16. The computer system of claim 15, wherein when determining the thread dependency of the at least one thread computing task, the preconditioner processor is further configured to convert, into the thread dependency, an element dependency that exists in at least one element computing task comprised in an original sparse matrix into the thread dependency, and wherein the element dependency indicates that dependent element computing tasks need to be in an executed state to execute element computing tasks.

17. The computer system of claim 16, wherein when converting the element dependency that exists in at least one element computing task comprised in the original sparse matrix into the thread dependency, the preconditioner processor is further configured to:

allocate, to a plurality of computing layers and based on the element dependency, a plurality of element computing tasks of the original sparse matrix, wherein each element computing task of the element computing tasks that are at a same computing layer are able to execute simultaneously;

combine, into a first thread computing task of the at least one thread computing task and based on a task allocation result, first element computing tasks of the element computing tasks that are at the same computing layer and that are executed by a same thread, wherein the task allocation result indicates that the first element computing tasks are executed by a specified thread in the threads; and

determine the thread dependency of the at least one thread computing task based on the element dependency.

18. The computer system of claim 17, wherein after determining the thread dependency of the at least one thread computing task based on the element dependency, the preconditioner processor is further configured to delete a redundant dependency in the thread dependency of the at least one thread computing task, wherein a first dependency of a second thread computing task of the at least one thread computing task and that is indicated by the redundant dependency is indirectly represented by a group of thread dependencies other than the redundant dependency.
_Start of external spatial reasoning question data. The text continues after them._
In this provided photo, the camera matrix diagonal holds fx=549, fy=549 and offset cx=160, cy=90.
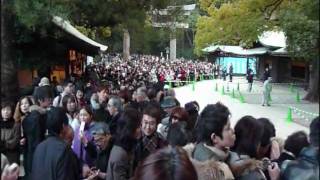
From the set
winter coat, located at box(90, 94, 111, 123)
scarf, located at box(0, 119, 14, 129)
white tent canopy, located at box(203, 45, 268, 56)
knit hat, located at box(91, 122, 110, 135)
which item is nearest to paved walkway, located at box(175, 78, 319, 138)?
white tent canopy, located at box(203, 45, 268, 56)

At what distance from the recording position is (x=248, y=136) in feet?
12.2

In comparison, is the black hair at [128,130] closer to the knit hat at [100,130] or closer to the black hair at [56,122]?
the knit hat at [100,130]

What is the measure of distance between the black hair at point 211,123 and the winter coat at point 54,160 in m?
1.44

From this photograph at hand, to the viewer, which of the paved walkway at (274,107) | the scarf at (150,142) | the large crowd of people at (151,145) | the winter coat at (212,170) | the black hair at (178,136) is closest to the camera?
the large crowd of people at (151,145)

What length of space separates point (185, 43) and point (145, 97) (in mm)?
67356

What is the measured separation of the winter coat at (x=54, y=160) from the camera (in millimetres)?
4586

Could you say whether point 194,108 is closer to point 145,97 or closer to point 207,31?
point 145,97

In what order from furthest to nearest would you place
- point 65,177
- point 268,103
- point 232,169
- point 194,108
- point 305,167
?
point 268,103, point 194,108, point 65,177, point 232,169, point 305,167

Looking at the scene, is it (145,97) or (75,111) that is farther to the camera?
(145,97)

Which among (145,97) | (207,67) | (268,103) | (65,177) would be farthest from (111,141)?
(207,67)

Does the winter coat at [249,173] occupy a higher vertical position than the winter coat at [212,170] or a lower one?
lower

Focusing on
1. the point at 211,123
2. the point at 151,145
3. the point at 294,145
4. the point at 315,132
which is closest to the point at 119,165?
the point at 151,145

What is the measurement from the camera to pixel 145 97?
856 cm

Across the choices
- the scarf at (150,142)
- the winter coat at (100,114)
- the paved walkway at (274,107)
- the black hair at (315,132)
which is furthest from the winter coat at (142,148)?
the paved walkway at (274,107)
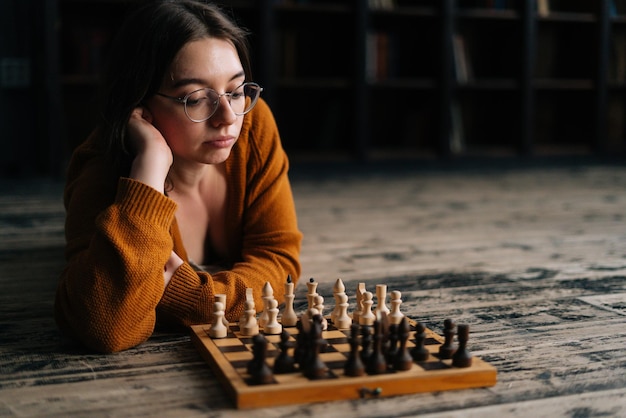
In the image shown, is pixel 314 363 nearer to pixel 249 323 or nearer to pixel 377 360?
pixel 377 360

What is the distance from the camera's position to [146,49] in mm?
1512

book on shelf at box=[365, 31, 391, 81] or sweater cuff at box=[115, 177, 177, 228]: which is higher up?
book on shelf at box=[365, 31, 391, 81]

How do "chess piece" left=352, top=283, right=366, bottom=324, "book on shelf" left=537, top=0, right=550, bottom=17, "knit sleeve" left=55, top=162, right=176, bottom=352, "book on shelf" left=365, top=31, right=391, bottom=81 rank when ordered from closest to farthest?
"knit sleeve" left=55, top=162, right=176, bottom=352 < "chess piece" left=352, top=283, right=366, bottom=324 < "book on shelf" left=365, top=31, right=391, bottom=81 < "book on shelf" left=537, top=0, right=550, bottom=17

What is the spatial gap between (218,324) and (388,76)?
3.75 m

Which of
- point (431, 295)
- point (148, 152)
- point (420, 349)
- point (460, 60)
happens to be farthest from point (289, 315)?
point (460, 60)

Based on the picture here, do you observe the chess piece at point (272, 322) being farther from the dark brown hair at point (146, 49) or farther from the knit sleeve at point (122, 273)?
the dark brown hair at point (146, 49)

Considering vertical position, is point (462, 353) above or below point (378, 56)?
below

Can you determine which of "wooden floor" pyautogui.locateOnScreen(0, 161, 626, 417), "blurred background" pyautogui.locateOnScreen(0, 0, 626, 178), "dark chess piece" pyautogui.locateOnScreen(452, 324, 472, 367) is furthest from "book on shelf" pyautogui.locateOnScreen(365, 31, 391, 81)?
"dark chess piece" pyautogui.locateOnScreen(452, 324, 472, 367)

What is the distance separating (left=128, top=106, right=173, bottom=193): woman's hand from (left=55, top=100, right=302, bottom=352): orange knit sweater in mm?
38

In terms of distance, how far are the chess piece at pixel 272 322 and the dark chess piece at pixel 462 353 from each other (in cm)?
34

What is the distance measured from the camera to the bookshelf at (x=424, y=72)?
4547 mm

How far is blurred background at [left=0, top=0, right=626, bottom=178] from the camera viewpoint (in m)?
4.28

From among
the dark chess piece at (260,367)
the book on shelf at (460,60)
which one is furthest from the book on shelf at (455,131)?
the dark chess piece at (260,367)

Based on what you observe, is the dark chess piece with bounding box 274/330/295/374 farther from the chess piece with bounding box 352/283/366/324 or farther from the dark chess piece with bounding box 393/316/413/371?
the chess piece with bounding box 352/283/366/324
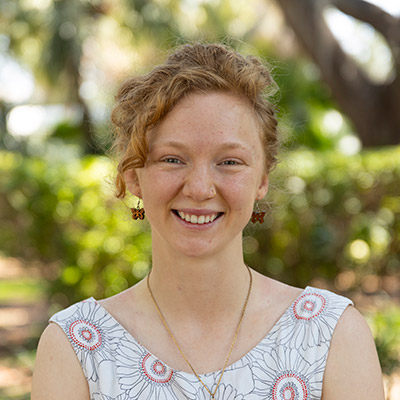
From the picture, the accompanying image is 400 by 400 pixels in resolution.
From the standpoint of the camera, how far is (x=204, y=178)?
1.87 m

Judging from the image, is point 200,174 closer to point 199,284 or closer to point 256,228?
point 199,284

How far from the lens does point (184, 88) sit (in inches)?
75.8

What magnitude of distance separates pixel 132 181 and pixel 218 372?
2.07 feet

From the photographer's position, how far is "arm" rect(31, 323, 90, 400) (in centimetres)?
188

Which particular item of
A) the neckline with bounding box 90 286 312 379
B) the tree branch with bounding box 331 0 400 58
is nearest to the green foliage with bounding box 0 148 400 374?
the tree branch with bounding box 331 0 400 58

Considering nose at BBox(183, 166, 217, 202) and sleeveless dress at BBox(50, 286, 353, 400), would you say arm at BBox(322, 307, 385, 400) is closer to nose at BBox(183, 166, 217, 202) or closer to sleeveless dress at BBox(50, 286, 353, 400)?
sleeveless dress at BBox(50, 286, 353, 400)

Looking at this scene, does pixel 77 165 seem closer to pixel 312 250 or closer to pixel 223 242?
pixel 312 250

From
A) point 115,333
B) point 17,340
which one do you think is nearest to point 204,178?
point 115,333

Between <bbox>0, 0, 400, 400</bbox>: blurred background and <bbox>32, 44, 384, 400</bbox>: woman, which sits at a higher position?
<bbox>0, 0, 400, 400</bbox>: blurred background

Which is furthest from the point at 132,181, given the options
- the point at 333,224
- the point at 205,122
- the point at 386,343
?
the point at 333,224

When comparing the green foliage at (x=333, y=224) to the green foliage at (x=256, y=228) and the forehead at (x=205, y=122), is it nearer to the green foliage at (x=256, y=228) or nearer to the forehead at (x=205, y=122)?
the green foliage at (x=256, y=228)

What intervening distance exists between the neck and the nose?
0.23 meters

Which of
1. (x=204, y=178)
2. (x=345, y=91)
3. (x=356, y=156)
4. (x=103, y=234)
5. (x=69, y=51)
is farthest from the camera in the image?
(x=69, y=51)

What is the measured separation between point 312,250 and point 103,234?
79.2 inches
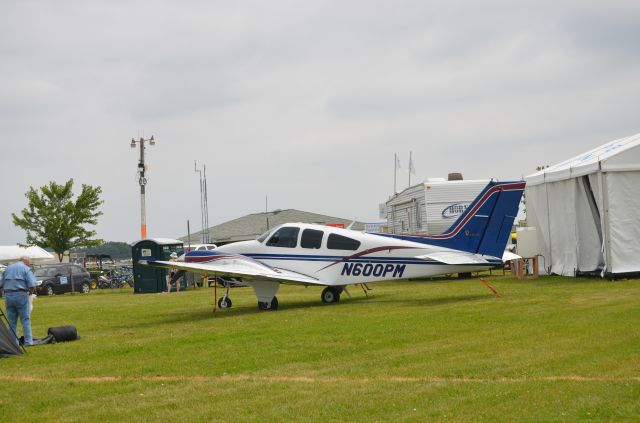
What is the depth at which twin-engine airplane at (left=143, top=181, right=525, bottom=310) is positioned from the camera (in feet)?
62.6

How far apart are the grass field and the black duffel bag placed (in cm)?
51

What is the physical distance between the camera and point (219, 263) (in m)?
20.0

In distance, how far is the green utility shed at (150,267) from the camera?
114 feet

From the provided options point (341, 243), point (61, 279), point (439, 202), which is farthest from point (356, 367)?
point (61, 279)

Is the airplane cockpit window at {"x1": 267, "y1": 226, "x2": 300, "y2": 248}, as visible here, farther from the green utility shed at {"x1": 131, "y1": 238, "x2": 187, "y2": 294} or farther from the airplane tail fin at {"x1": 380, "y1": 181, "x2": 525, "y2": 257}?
the green utility shed at {"x1": 131, "y1": 238, "x2": 187, "y2": 294}

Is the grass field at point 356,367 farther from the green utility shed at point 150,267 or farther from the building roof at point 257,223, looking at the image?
the building roof at point 257,223

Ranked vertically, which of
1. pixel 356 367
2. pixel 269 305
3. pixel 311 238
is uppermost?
pixel 311 238

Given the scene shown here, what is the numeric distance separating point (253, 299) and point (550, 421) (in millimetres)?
18164

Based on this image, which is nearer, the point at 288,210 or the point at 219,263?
the point at 219,263

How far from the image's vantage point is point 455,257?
1894 centimetres

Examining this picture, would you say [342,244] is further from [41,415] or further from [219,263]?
[41,415]

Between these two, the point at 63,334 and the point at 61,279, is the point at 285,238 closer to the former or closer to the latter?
the point at 63,334

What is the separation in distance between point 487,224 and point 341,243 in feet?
11.6

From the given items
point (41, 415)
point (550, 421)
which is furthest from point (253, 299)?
point (550, 421)
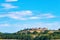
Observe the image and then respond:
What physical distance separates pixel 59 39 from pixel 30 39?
6421mm

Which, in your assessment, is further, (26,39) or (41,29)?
(41,29)

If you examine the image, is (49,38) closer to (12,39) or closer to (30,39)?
(30,39)

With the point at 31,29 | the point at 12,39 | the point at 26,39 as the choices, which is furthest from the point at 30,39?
the point at 31,29

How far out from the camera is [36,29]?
65812 millimetres

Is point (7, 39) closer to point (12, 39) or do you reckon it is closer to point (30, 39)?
point (12, 39)

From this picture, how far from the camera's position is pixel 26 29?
65125mm

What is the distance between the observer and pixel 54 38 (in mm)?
44000

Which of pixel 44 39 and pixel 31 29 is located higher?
pixel 31 29

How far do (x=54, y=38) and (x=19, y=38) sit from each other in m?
7.62

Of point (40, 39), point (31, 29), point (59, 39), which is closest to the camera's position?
point (59, 39)

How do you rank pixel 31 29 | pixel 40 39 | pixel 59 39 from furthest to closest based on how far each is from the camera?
pixel 31 29, pixel 40 39, pixel 59 39

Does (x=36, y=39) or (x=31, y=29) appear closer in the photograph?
(x=36, y=39)

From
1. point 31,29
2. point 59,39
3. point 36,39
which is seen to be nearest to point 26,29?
point 31,29

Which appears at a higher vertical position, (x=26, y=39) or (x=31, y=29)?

19. The computer system of claim 17, wherein before executing the to-be-executed thread computing tasks based on the thread dependency, the preconditioner processor is further configured to perform matrix rearrangement on the original sparse matrix based on the computing layers and a sequence of memory access, to obtain a rearranged matrix, wherein the sequence of memory access is of the threads for the at least one thread computing task, and wherein the at least one thread computing task executed by the threads is arranged together in the rearranged matrix.

20. The computing system of claim 19, wherein when executing the to-be-executed thread computing tasks based on the thread dependency, the preconditioner processor is further configured to sequentially execute, by all of the threads, the to-be-executed thread computing tasks based on the rearranged matrix and the sequence of memory access.